Glucose does not drive inflammation in type 2 diabetes

Glucose does not drive inflammation in type 2 diabetes


To date, the underlying causes of inflammation in obesity and type 2 diabetes mellitus (T2DM) have been poorly understood, which has hampered efforts to develop treatments to prevent complications from a disease that is the third leading cause of death in the United States.

But new research shows that changes to mitochondria--the powerhouse of cells--drive chronic inflammation from cells exposed to certain types of fats, shattering the prevailing assumption that glucose was the culprit.

Chronic inflammation fuels many of the devastating complications of type 2 diabetes, including cardiovascular, kidney, and periodontal diseases, and is thus one of the key targets for therapy development. This new data may enlighten the conversation about tight glycemic control as the dominant treatment goal for people with diabetes. The research was recently published in Cell Metabolism.

Based on the importance of glycolysis--a 10-reaction sequence that produces energy--in other types of inflammation, the team hypothesized that immune cells from patients with type 2 diabetes would produce energy by burning glucose. "We were wrong," the author said.

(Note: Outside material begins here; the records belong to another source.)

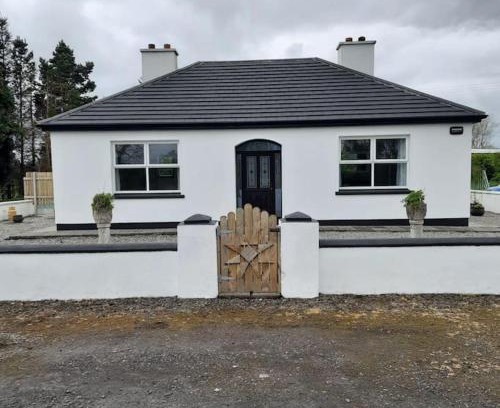 Ballina House | Cheerful three bedroom country cottage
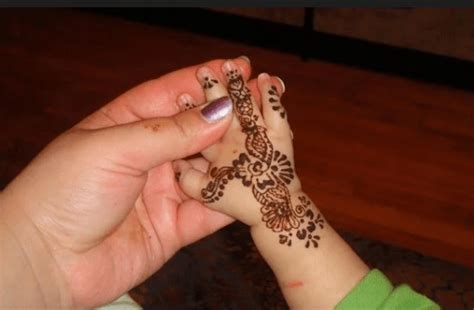 30 Latest Mehndi Designs For Kids And Baby 2018 2019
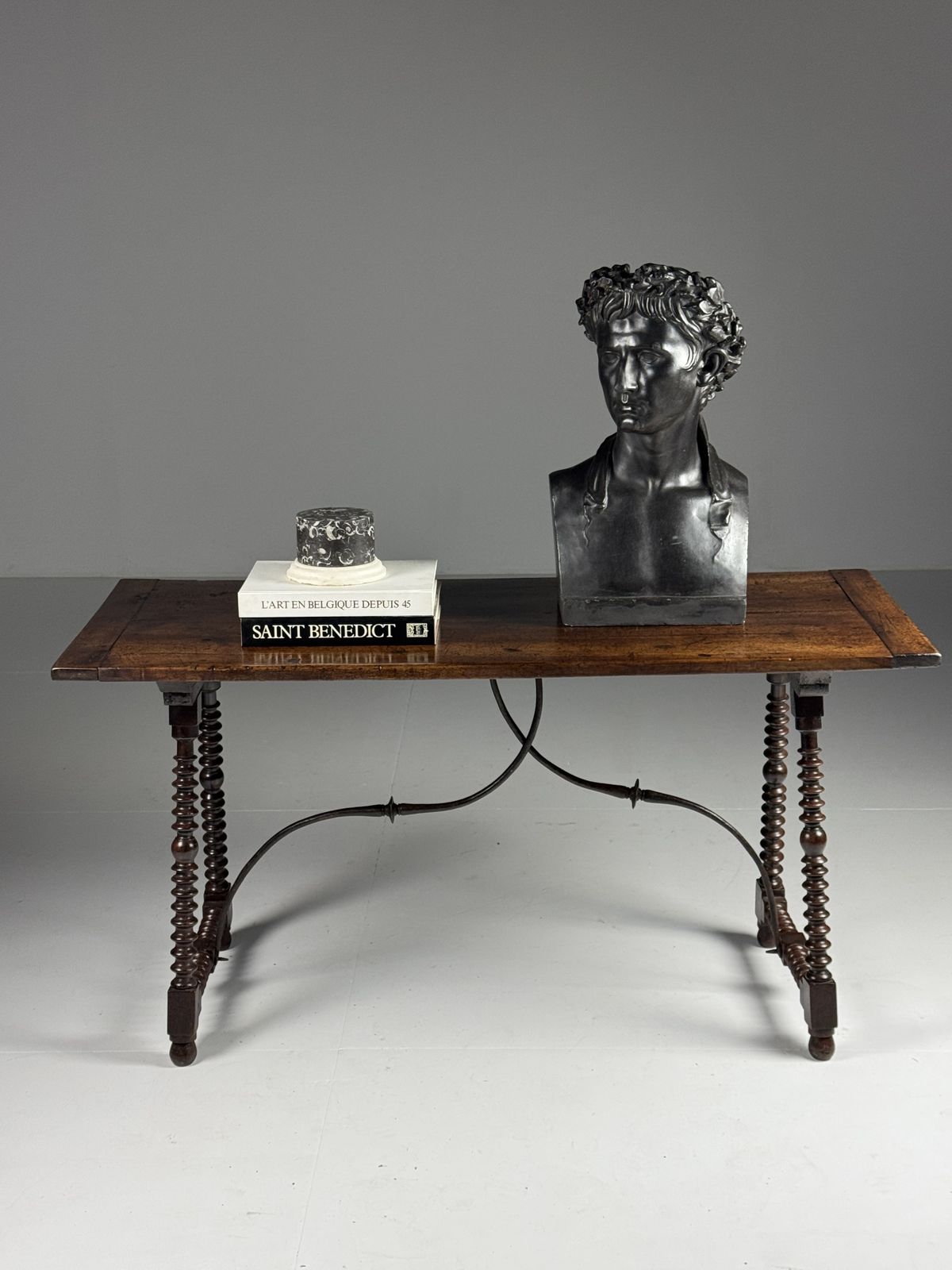 photo furniture Spanish Table 18th Century, 18th Century And Earlier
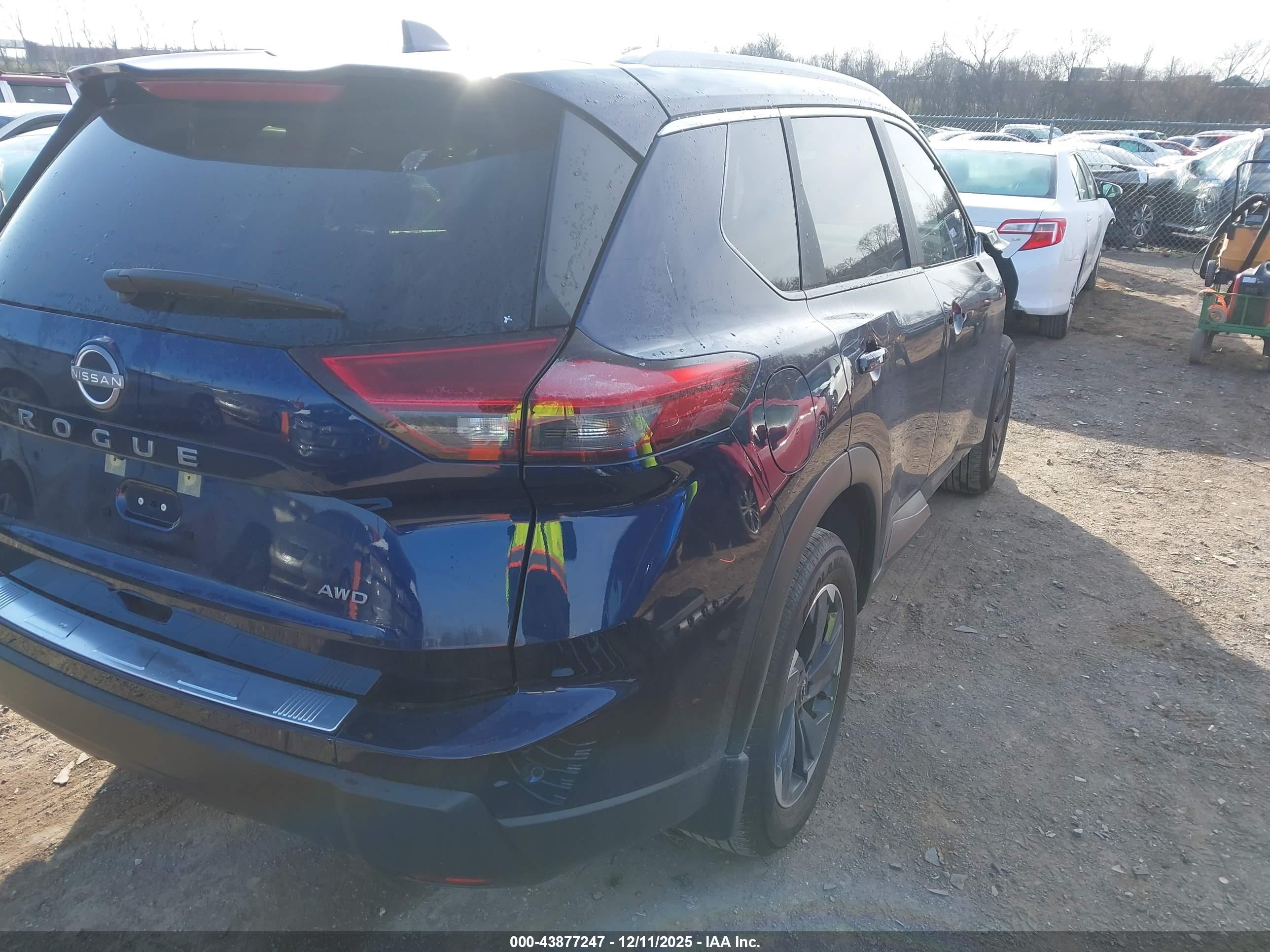 NISSAN ROGUE image 4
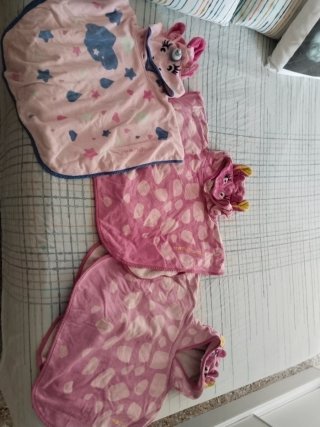 Poncho Unicornio Baño 12 Meses
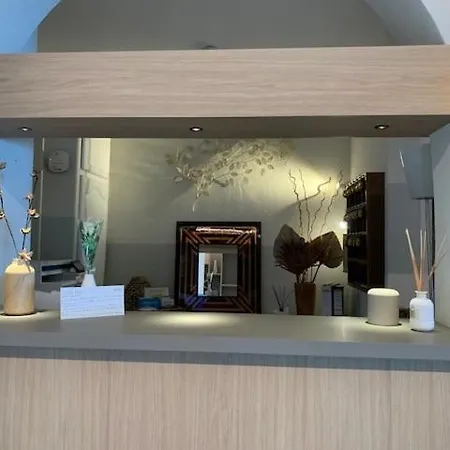 La Belle Aurore - Les Collectionneurs Hotel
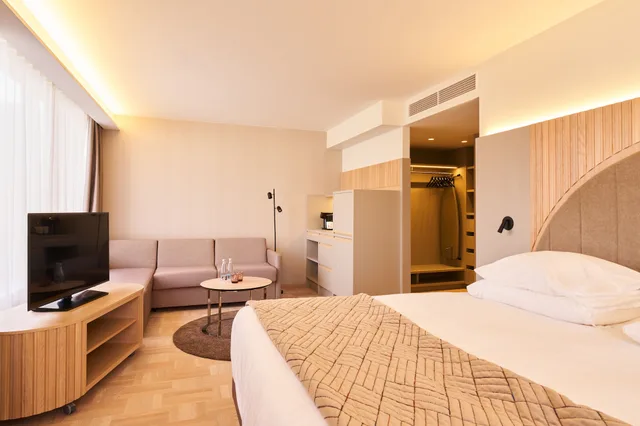 غرفة ديلوكس بسرير كينج مع أريكة بمطبخ صغير، Nordic Hotel Forum, WorldHotels Distinctive 1/2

"We exclusively used immune cells from human subjects for all of the work," the author explained, noting that humans, but not animal models of type 2 diabetes, have the specific pro-inflammatory T cell profile the team had identified in earlier research.

The team was surprised to find that glycolysis wasn't driving chronic inflammation. Instead, a combination of defects in mitochondria and elevated fat derivatives were responsible.

Th17 function requires fatty acid uptake, and the data showed that blockade of CPT1A inhibits Th17-associated cytokine production by cells from people with type 2 diabetes (T2D). A low CACT:CPT1A ratio in immune cells from T2D subjects indicates altered mitochondrial function and coincides with the preference of these cells to generate ATP through glycolysis rather than fatty acid oxidation.

However, glycolysis was not critical for Th17 cytokines. Instead, β oxidation blockade or CACT knockdown in T cells from lean subjects to mimic characteristics of T2D causes cells to utilize 16C-fatty acylcarnitine to support Th17 cytokines. These data show long-chain acylcarnitine combines with compromised β oxidation to promote disease-predictive inflammation in human T2D.

"Aggressive blood glucose control to lower the risk of diabetic complications has been the goal for most people with Type 2 Diabetes for decades," the author said. "Our data provide an explanation for why people with tight glucose control can nonetheless have disease progression."